The bank made AED1.37 billion ($373 million) in the three months to Dec. 31, according to Reuters calculations. This compares with a profit of AED864.7m in the corresponding period of 2015.
The average forecast of three analysts polled by Reuters was for DIB to make a quarterly profit of AED850.4m.
The bank did not provide a quarterly breakdown. Net profit for the year stood at AED4.05bn, the bank said, against AED3.56bn a year earlier.
DIB also said its board proposed a 45 per cent cash dividend to shareholders for the year.
Its board adopted resolutions to increase the bank’s Tier 1 issued capital by $1 billion, and to issue senior or subordinated sukuk for an amount not exceeding $5 billion.
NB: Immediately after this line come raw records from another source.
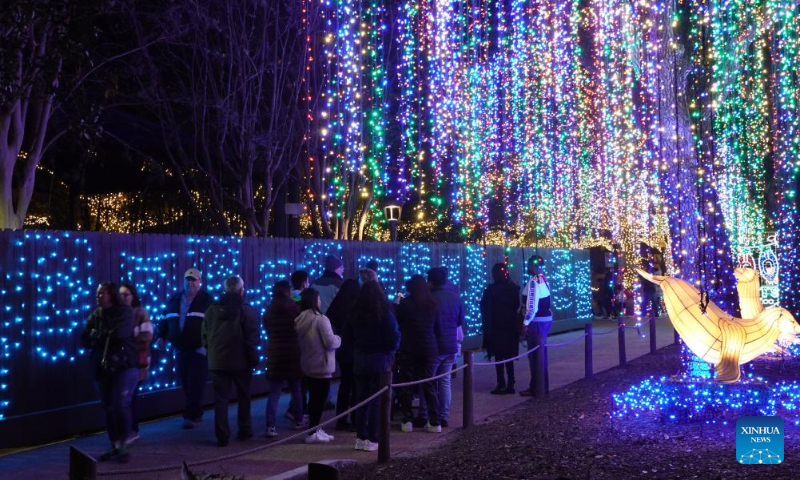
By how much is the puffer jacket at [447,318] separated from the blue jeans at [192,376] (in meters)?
2.73

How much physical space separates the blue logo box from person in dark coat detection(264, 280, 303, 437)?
4.62m

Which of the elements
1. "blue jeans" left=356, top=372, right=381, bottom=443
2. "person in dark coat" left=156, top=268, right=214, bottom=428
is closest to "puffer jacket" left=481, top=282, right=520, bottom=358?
"blue jeans" left=356, top=372, right=381, bottom=443

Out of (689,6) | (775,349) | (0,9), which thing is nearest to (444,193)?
(689,6)

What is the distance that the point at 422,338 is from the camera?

The bank is targeting loan growth of 10 to 15 per cent for 2017, Adnan Chilwan, Gropu CEO, said on a conference call. Its loan book grew by 18 per cent in 2016.
Chilwan said the results “truly remarkable” despite “oil price volatility and ensuing tighter liquidity along with global economic and political uncertainty.”
“Our recent financial performance has put us at the top end of the market year on year. In the last three years, our profitability has grown by nearly two and a half times, our financing portfolio has more than doubled and our balance sheet and underlying liquidity has gone up by over 50 per cent,” he said.
“The portfolio quality has simultaneously improved to extremely robust levels with NPLs down from double digits to 3.9 per cent, a testament to the strong risk management practices and systems put in place.”
In December, credit rating agency Moody’s re-affirmed DIB’s issuer rating to be at ‘Baa1’.